Data entries
## BEGIN

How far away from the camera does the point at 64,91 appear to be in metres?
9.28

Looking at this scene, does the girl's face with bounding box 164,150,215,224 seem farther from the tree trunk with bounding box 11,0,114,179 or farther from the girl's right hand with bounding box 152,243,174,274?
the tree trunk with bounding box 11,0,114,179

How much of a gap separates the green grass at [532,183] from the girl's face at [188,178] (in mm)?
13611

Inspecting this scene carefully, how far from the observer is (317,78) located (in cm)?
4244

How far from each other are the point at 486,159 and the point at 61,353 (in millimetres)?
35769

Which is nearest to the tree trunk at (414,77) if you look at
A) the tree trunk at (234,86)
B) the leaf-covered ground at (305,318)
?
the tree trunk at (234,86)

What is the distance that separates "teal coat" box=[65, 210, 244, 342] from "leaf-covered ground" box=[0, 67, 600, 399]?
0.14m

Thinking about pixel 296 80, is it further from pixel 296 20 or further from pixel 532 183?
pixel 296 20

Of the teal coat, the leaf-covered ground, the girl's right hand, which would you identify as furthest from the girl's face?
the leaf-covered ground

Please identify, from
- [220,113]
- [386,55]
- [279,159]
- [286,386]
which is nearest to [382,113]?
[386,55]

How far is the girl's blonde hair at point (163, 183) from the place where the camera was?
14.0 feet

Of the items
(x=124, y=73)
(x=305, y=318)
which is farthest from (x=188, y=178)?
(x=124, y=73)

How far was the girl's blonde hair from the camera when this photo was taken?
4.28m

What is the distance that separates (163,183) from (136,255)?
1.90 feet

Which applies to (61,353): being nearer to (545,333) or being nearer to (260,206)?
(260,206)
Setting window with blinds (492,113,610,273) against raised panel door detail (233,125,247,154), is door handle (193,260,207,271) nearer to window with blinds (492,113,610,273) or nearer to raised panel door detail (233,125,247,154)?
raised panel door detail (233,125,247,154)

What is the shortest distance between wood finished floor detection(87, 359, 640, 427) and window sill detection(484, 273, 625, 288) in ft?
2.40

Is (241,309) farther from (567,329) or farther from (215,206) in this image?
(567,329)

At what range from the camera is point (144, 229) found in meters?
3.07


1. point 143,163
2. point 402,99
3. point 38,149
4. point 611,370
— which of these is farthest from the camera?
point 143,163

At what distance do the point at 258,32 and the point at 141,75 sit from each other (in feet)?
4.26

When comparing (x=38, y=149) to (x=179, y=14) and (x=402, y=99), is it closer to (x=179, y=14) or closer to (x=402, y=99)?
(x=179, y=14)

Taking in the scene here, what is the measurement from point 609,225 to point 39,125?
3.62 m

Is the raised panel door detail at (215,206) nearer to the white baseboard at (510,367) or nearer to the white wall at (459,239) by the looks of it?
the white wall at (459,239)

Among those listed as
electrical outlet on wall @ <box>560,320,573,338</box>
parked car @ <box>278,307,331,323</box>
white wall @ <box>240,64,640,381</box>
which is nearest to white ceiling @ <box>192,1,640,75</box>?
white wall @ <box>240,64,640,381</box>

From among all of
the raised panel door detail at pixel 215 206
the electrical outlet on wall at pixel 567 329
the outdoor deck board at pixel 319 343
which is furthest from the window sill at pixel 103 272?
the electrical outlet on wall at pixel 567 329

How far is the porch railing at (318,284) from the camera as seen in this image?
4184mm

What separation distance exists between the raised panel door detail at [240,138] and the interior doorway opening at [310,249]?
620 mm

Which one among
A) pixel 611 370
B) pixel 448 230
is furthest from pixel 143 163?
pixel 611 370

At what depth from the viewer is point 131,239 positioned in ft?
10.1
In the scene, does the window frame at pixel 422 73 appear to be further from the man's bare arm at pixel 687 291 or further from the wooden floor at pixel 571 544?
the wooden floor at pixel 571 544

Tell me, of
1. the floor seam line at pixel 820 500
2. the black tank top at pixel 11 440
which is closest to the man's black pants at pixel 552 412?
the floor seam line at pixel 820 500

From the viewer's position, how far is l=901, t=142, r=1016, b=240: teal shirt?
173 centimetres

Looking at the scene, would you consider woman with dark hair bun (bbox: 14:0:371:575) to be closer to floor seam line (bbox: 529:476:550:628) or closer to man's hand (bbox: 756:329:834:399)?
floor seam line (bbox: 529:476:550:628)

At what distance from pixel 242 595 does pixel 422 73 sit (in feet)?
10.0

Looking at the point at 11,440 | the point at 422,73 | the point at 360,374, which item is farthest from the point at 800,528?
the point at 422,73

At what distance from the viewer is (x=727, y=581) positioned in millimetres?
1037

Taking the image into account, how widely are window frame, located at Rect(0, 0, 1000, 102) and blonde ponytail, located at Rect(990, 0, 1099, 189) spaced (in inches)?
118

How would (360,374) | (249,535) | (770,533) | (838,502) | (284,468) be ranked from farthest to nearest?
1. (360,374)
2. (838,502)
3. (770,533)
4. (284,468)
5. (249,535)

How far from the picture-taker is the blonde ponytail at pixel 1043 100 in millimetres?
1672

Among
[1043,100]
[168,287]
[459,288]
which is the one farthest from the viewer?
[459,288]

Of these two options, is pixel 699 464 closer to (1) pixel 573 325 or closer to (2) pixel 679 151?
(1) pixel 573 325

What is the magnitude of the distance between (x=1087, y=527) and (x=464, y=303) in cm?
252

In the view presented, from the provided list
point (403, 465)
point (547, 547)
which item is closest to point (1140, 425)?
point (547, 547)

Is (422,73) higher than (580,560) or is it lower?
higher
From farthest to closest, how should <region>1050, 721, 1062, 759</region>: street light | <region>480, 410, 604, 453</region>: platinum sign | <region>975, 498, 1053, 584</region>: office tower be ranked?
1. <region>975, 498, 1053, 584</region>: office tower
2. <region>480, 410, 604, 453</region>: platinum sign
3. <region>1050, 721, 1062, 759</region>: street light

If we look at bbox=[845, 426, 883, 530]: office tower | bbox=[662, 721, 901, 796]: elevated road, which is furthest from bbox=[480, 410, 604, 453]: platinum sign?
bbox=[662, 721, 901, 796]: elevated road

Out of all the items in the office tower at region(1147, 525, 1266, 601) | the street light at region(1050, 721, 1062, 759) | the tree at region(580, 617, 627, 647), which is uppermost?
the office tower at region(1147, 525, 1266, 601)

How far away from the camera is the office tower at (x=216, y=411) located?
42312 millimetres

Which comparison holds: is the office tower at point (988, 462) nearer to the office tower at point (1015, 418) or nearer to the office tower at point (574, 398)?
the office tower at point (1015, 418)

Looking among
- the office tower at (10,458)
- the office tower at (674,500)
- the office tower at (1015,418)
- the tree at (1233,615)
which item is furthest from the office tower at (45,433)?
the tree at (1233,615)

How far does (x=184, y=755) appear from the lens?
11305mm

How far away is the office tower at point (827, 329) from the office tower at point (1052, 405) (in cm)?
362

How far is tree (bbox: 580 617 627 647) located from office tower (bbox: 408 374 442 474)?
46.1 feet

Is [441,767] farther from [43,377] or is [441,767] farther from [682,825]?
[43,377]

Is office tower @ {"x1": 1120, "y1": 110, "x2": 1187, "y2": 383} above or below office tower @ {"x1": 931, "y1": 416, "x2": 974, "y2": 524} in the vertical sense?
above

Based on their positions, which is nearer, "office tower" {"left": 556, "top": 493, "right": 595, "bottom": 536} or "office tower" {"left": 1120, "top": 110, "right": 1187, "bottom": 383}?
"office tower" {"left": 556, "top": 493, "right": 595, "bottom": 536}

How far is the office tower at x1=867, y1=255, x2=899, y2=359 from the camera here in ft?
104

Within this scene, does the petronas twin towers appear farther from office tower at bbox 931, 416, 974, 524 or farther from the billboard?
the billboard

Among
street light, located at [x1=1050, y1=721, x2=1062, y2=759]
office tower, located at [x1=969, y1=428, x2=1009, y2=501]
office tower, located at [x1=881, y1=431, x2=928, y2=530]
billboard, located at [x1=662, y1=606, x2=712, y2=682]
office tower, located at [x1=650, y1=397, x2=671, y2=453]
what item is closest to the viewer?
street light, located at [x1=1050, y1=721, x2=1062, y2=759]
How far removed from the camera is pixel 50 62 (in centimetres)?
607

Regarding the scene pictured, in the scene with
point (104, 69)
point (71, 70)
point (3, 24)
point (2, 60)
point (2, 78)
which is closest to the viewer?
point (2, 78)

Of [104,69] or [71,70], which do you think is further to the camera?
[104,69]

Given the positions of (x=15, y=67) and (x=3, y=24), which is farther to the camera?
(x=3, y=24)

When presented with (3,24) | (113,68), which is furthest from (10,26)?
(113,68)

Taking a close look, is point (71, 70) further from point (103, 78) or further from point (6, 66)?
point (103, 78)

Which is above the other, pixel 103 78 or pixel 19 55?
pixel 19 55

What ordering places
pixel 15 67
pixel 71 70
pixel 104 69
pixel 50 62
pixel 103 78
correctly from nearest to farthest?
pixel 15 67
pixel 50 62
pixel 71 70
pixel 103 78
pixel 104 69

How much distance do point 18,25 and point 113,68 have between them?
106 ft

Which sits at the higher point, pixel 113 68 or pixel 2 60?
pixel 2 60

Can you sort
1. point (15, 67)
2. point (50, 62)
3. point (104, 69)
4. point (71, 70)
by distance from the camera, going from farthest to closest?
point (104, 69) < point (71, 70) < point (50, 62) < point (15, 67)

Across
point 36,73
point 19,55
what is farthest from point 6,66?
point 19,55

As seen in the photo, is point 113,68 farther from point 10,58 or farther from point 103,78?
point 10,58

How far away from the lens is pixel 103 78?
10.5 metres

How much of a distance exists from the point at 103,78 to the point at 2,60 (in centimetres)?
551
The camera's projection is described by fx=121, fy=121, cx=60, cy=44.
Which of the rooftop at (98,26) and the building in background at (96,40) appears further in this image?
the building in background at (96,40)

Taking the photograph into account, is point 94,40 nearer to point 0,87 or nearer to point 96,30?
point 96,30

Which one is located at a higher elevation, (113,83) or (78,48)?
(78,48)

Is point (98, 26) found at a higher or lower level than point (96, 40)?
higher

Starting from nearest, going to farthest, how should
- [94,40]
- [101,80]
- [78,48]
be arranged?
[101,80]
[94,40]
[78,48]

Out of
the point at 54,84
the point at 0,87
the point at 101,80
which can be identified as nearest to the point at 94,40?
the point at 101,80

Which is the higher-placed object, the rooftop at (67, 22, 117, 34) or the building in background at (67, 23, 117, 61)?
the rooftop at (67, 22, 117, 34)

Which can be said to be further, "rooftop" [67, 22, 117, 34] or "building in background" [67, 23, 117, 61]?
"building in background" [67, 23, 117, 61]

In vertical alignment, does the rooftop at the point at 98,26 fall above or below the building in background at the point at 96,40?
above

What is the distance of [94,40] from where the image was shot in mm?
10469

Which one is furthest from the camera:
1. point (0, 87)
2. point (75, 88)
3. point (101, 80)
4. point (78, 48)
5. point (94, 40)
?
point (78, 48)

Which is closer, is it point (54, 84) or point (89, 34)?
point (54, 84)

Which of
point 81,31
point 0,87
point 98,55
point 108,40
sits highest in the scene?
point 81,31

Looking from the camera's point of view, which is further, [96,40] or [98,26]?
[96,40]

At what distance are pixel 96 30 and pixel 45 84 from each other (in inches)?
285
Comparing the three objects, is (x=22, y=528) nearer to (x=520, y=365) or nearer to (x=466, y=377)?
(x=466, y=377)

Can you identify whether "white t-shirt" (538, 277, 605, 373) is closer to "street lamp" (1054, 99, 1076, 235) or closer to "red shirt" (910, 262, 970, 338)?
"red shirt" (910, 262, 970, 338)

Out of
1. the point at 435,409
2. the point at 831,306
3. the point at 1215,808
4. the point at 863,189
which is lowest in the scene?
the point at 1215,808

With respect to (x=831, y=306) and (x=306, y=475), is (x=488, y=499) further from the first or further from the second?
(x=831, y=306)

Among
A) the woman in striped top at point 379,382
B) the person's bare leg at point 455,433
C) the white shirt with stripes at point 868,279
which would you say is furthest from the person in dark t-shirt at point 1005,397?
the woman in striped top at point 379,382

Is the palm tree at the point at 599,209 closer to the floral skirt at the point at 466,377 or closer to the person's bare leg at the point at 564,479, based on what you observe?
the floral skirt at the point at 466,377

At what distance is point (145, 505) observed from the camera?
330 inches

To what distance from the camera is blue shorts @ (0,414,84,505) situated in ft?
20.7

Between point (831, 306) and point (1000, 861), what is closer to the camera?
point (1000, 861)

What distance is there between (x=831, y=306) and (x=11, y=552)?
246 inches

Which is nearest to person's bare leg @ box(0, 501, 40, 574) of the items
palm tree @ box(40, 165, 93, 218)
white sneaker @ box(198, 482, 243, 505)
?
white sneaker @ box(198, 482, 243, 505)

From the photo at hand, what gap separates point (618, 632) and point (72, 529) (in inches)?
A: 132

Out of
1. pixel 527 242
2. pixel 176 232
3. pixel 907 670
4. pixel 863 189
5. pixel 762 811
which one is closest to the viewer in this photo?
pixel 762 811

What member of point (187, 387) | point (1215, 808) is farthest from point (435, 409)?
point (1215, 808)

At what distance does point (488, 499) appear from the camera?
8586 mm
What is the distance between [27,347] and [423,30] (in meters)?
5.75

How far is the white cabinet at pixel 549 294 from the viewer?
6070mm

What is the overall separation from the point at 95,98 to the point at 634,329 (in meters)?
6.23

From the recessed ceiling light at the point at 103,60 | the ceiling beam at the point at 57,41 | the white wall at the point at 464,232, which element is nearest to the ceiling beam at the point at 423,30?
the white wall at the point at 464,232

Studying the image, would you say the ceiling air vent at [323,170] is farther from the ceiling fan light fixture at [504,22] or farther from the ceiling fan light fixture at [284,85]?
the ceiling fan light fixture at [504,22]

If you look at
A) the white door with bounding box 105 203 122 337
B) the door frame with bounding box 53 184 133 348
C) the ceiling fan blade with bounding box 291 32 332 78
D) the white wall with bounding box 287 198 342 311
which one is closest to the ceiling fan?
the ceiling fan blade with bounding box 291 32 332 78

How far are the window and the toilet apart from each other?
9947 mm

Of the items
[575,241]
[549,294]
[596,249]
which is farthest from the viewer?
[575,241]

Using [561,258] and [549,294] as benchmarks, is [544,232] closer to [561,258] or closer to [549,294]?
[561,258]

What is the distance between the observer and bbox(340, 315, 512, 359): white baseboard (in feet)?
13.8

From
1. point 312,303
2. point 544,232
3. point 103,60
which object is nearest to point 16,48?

## END

[Your goal]
Return, without alteration, everything from the line containing "Using [561,258] and" down to the end of the records.

[Answer to the task]
Using [561,258] and [549,294] as benchmarks, is [544,232] closer to [561,258] or closer to [549,294]?
[561,258]

What is the distance between the observer and bbox(340, 315, 512, 359): white baseboard (in feet)?
13.8

From
1. point 312,303
2. point 544,232
3. point 103,60
which object is nearest to point 16,48?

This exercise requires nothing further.